Humans aren't Naturally Monogamous...now What?
With the book “Sex at Dawn” coming out there a light is suddenly shed on research that shows humans are not naturally monogamous. From evolutionary psychology, we know that men are naturally non-monogamous, their urge being to spread as much seed as possible. But it was long believed that women were inherently monogamous, however, not exactly right. We now know that women are actually hypergamous by nature. Which means they are with one partner at a time, but are always looking for a trade-up. A partner who will bring home a bigger boar, who has a bigger cave.
So. Humans are naturally non monogamous. Most of us in relationships are going against our biology. Does this mean that you should just stop what you are doing, open your relationship up?
An easy answer is “it’s just biology, and you can overcome your biology.” This is true. I mean, we’ve been overcoming it for years, right.

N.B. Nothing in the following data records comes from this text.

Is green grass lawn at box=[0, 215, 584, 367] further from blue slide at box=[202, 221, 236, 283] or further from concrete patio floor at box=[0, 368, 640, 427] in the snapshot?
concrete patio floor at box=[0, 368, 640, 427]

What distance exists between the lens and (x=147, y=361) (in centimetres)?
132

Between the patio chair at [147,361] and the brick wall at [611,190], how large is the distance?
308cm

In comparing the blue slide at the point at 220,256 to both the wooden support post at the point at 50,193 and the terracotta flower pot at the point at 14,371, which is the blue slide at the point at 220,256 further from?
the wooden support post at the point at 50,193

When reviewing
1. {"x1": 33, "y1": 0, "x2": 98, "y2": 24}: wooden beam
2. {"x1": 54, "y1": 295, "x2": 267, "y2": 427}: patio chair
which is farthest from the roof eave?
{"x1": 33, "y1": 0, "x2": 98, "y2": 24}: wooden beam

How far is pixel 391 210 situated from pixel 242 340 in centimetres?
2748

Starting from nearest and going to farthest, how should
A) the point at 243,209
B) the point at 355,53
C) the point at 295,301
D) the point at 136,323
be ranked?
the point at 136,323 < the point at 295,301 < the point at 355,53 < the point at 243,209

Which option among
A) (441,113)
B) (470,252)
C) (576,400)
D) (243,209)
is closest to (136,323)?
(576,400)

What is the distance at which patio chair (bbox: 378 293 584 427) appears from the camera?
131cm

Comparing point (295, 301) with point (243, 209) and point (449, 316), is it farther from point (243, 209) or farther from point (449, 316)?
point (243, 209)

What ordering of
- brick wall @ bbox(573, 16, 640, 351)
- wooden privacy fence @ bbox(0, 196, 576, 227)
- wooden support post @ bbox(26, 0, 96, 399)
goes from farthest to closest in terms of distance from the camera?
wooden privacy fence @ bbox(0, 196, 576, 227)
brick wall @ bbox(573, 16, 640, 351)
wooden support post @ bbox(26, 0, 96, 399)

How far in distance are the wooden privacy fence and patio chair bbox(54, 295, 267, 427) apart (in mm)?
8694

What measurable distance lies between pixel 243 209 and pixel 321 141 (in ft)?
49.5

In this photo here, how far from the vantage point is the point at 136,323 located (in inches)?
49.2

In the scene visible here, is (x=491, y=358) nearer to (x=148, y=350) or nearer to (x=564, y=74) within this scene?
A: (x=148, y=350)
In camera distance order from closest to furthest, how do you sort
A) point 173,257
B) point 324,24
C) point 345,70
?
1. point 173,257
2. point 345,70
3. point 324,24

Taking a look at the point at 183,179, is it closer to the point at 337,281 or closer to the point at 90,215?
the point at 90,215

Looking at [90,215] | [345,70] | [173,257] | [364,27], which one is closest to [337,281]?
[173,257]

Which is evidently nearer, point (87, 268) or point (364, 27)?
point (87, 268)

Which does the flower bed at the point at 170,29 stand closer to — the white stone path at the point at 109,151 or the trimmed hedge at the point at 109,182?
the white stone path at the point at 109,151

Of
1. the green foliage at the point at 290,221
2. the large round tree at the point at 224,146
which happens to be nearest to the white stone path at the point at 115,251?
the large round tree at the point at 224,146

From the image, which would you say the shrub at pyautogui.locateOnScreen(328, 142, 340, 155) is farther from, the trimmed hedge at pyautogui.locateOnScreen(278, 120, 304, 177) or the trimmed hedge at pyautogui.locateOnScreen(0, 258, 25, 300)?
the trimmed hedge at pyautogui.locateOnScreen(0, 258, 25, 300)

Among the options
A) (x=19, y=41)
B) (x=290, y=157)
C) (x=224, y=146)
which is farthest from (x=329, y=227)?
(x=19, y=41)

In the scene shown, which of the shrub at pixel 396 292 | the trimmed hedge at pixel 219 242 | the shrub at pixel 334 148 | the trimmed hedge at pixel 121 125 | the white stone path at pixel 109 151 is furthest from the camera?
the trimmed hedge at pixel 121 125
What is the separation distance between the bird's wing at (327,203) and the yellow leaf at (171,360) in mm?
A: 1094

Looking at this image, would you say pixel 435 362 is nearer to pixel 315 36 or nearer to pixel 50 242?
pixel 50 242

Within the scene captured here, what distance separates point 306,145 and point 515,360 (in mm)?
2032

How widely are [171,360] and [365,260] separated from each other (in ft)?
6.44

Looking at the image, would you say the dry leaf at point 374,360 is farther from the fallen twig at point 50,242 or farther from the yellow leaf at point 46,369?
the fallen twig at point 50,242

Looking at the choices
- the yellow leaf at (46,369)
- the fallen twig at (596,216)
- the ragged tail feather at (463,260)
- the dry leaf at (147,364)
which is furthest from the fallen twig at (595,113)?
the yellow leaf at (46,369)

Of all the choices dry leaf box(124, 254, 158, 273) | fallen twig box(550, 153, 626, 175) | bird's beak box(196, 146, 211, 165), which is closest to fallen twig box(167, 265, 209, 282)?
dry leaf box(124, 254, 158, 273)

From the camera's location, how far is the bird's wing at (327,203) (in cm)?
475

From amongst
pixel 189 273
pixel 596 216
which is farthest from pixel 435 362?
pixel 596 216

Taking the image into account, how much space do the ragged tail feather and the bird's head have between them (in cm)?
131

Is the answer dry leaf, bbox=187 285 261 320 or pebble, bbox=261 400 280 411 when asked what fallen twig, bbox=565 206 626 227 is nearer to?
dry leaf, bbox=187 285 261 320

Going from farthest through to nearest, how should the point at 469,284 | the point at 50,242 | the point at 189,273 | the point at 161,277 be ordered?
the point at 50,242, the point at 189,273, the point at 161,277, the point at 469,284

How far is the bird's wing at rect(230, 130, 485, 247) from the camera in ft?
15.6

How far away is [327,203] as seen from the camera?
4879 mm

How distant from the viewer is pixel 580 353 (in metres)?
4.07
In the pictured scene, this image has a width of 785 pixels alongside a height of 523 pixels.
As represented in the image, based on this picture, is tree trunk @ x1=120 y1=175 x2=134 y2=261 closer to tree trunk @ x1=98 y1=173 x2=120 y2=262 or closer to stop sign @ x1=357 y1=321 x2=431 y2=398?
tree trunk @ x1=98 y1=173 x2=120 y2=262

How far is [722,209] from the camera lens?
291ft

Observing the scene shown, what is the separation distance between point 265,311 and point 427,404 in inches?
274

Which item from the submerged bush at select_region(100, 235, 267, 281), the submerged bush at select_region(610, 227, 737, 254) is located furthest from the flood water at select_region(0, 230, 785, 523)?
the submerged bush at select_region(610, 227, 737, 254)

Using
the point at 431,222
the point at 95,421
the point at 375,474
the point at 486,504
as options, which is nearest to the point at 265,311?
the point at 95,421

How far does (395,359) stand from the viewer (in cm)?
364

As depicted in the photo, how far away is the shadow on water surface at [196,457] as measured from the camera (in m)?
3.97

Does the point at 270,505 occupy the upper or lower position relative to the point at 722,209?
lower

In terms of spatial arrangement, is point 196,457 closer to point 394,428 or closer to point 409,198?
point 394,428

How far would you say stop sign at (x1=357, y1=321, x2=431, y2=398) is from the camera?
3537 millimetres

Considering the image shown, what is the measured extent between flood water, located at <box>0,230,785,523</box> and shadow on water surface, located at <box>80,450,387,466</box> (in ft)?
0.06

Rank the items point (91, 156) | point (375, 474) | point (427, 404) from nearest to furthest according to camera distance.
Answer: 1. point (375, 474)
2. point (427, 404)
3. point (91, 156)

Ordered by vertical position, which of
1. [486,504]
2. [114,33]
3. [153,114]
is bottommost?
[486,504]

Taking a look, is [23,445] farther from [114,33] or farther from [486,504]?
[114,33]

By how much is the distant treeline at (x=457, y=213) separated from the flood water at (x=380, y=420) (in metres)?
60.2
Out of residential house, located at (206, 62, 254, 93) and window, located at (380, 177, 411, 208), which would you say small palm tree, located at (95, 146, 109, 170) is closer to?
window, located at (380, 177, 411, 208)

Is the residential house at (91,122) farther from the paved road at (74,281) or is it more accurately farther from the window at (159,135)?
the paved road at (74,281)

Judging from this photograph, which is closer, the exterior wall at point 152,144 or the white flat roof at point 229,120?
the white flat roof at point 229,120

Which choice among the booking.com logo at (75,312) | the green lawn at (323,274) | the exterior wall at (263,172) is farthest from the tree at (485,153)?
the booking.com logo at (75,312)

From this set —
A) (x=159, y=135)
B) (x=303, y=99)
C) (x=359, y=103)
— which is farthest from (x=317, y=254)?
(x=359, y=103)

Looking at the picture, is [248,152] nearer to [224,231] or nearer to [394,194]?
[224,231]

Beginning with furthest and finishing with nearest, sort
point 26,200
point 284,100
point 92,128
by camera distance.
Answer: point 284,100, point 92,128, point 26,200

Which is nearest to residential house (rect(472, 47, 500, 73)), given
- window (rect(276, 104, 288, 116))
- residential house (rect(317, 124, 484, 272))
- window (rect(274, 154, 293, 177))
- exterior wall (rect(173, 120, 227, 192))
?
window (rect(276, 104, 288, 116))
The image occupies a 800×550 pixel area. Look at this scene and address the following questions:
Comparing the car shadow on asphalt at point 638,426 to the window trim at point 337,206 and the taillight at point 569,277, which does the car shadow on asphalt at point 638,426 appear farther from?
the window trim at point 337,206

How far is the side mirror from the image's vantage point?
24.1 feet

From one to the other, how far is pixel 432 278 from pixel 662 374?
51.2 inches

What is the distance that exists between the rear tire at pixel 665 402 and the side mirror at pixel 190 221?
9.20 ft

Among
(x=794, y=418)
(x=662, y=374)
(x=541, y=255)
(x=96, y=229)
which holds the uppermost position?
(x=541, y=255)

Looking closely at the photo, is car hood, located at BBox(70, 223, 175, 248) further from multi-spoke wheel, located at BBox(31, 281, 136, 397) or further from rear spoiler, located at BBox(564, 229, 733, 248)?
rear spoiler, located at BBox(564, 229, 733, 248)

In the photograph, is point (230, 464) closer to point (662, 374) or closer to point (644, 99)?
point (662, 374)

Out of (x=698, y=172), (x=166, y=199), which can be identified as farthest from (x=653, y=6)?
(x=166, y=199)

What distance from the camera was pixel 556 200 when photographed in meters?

But I’m not sure that I can argue it has worked out too well. I think that it is important to look at what we know about our natural behavior, especially when culture dictates against it.
I don’t think that monogamy by default is good. I think that when you enter a relationship this is something that needs to be explored, questioned so you can find where you each are.
But, I think in order for non-monogamy to work you have to be ready for it, emotionally and psychologically. Personally, I don’t know that I could psychologically handle my husband having a girlfriend. The thing is that choosing non monogamy might suite your biology but is going against culture, against the world that has been impressed on you, against your thought patterns. I don’t think non-monogamy is any easier an answer. It takes a ridiculous amount of strength in self, and strength in your relationship. And further, blindly choosing non-monogamy can be just as damaging, if not more, than monogamy by default.
But what grounds a good relationship is not monogamy or non monogamy. Relationships are built on some basic tenets and virtues of how you approach life and how you will approach each other. Honesty, communication, self knowledge. I think for the most part, this stays solid, but the rest needs to be fluid.
It is normal to be attracted to other people. In my relationship, because we value honesty, I tell my partner when i feel attracted to other people, and when this attraction worries me. It keeps us on top of where we are, and what we feel is okay.
My partner and I are monogamous. Now, when one says something like “my partner and I are monogamous” we have this thing, where we think it has to mean forever. But just because something works for you now doesn’t mean it always will.I think we need to be more fluid in our relationships, and allow for change as we naturally change. Keep an open mind, whether you are monogamous or non.